• **抜粋本文**
>>>

宇宙航空環境医学 Vol. 45, No. 4, 172, 2008

宇宙航空医学認定医セミナー

「フライト・サージャンの役割と要請」
4. 我が国の航空身体検査証明制度について

田村 信介

国土交通省航空局技術部乗員課

Aviation medical certification system in Japan

Shisnuke Tamura M.D.

Personnel Licensing Division, Civil Aviation Bureau, M.L.I.T.

航空身体検査証明制度は,航空機に乗組んで操縦等の航空業務を行う者が一定の健康状態であることを証明することにより,人的要因による航空事故を防ぐことを目的としている。

<<<

• **提供資料**
>>>

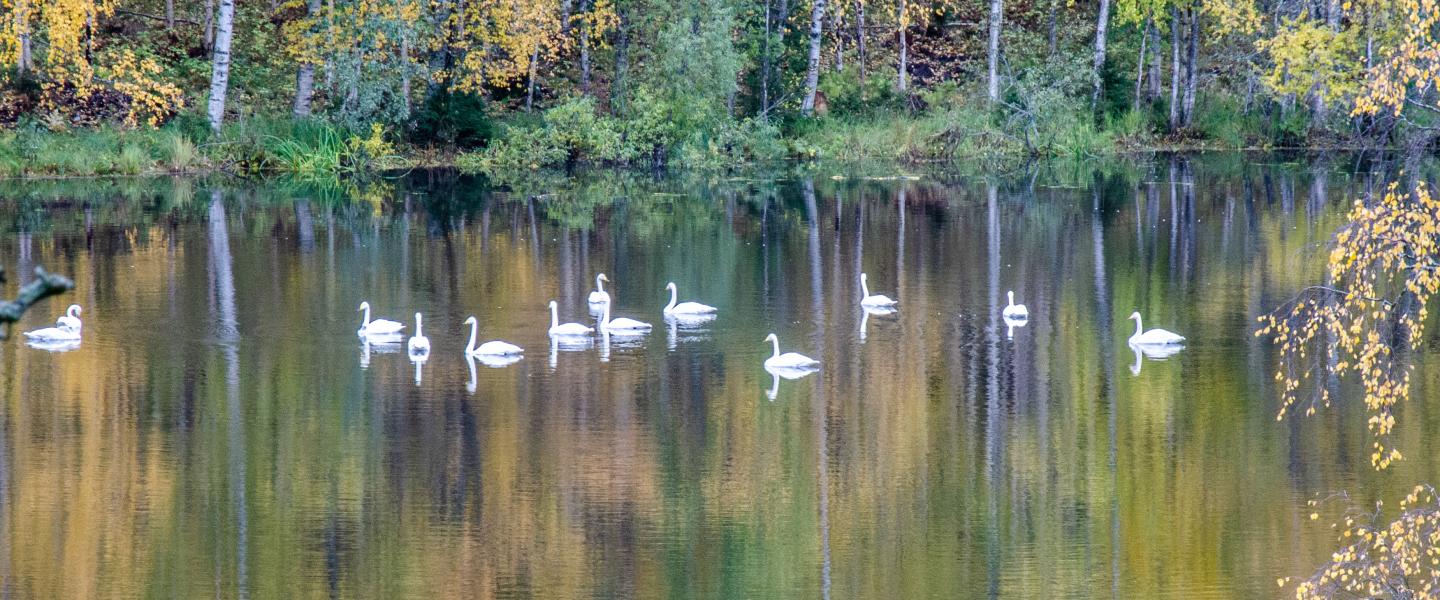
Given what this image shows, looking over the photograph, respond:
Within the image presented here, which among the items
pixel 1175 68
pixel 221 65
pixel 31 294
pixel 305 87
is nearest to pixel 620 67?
pixel 305 87

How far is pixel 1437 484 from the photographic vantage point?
47.5 ft

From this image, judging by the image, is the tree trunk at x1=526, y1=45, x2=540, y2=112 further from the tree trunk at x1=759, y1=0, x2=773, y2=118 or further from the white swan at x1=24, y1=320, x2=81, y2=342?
the white swan at x1=24, y1=320, x2=81, y2=342

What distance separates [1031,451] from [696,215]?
19481 mm

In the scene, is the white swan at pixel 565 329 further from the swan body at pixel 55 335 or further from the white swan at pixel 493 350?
the swan body at pixel 55 335

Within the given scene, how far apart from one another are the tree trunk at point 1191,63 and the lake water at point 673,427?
20495mm

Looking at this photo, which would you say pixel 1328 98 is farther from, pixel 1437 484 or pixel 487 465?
pixel 487 465

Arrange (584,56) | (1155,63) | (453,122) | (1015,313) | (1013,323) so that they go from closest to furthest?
(1013,323) < (1015,313) < (453,122) < (584,56) < (1155,63)

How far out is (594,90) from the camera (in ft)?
170

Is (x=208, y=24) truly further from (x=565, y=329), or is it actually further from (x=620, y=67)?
(x=565, y=329)

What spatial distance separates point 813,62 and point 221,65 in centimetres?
1608

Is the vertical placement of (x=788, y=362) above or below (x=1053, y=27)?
below

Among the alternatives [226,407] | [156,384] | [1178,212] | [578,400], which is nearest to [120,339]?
[156,384]

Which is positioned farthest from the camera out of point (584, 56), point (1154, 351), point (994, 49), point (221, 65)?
point (584, 56)

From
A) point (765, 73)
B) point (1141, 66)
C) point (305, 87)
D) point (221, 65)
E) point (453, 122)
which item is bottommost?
point (453, 122)
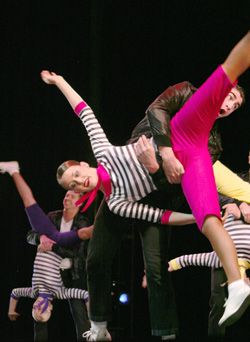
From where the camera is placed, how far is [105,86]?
3.84 metres

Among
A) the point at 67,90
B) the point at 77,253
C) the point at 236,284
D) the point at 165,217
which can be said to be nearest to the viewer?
the point at 236,284

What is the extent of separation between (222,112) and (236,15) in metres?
0.92

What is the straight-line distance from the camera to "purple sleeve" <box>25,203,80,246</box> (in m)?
3.50

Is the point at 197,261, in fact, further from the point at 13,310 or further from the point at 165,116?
the point at 13,310

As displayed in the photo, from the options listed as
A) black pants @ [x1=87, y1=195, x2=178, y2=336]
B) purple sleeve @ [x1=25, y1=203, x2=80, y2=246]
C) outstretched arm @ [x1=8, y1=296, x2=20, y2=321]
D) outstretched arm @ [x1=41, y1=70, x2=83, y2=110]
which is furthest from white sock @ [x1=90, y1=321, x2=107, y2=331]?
outstretched arm @ [x1=41, y1=70, x2=83, y2=110]

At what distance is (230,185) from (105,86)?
3.64 ft

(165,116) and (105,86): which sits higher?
(105,86)

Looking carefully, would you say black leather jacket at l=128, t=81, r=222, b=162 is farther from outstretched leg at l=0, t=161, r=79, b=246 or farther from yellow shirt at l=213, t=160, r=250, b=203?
outstretched leg at l=0, t=161, r=79, b=246

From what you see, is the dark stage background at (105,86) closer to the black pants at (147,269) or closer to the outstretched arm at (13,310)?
the outstretched arm at (13,310)

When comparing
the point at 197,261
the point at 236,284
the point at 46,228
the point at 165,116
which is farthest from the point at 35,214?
the point at 236,284

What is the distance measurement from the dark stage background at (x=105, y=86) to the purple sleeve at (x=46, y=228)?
19 centimetres

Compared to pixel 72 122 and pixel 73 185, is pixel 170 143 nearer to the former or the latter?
pixel 73 185

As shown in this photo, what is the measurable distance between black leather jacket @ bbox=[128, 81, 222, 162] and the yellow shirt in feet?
0.75

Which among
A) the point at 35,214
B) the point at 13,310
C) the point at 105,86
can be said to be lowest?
the point at 13,310
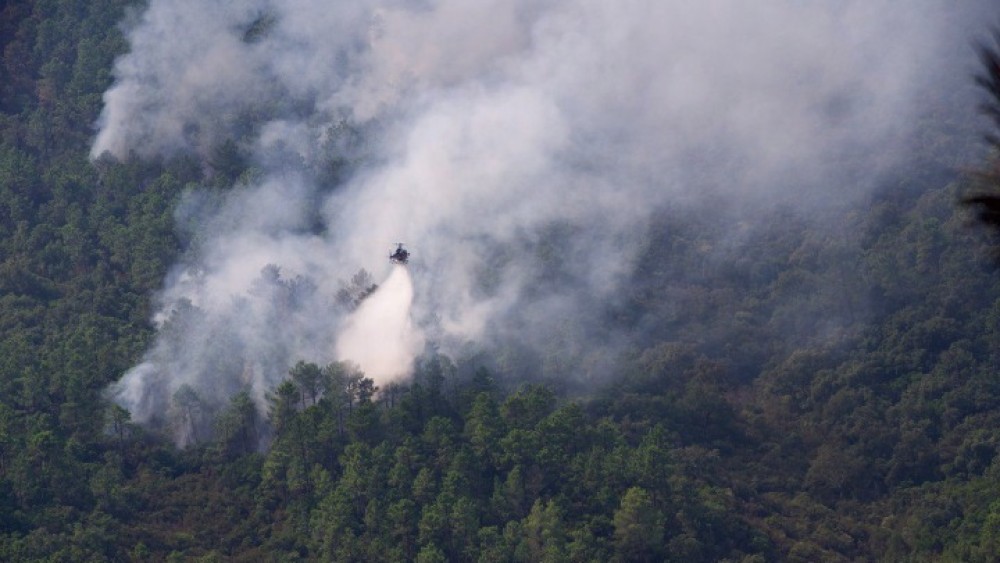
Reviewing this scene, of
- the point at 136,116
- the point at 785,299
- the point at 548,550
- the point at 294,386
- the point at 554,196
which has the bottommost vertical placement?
the point at 548,550

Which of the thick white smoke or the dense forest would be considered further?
the thick white smoke

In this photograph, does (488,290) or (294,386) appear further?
(488,290)

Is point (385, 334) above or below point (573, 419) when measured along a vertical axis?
above

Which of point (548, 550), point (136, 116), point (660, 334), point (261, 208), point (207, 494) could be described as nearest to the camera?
point (548, 550)

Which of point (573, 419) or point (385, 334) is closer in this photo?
point (573, 419)

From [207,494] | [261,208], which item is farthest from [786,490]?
[261,208]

<<<

• **課題について**
次の1.〜3.が航空身体検査証明制度についての抜粋本文と合うかどうかを、はいかいいえで答えよ。それぞれ判断の決め手となる本文の語句を正確に引用すること。
1. この制度は人的要因による航空事故を防ぐことを目的としている。
2. 著者の所属は国土交通省航空局技術部乗員課である。
3. この制度で健康状態を証明される対象は、航空機の整備を行う者である。
資料は別の出典から取ったものである。

• **解答**
1. はい。「人的要因による航空事故を防ぐことを目的としている」
2. はい。「国土交通省航空局技術部乗員課」
3. いいえ。「航空機に乗組んで操縦等の航空業務を行う者」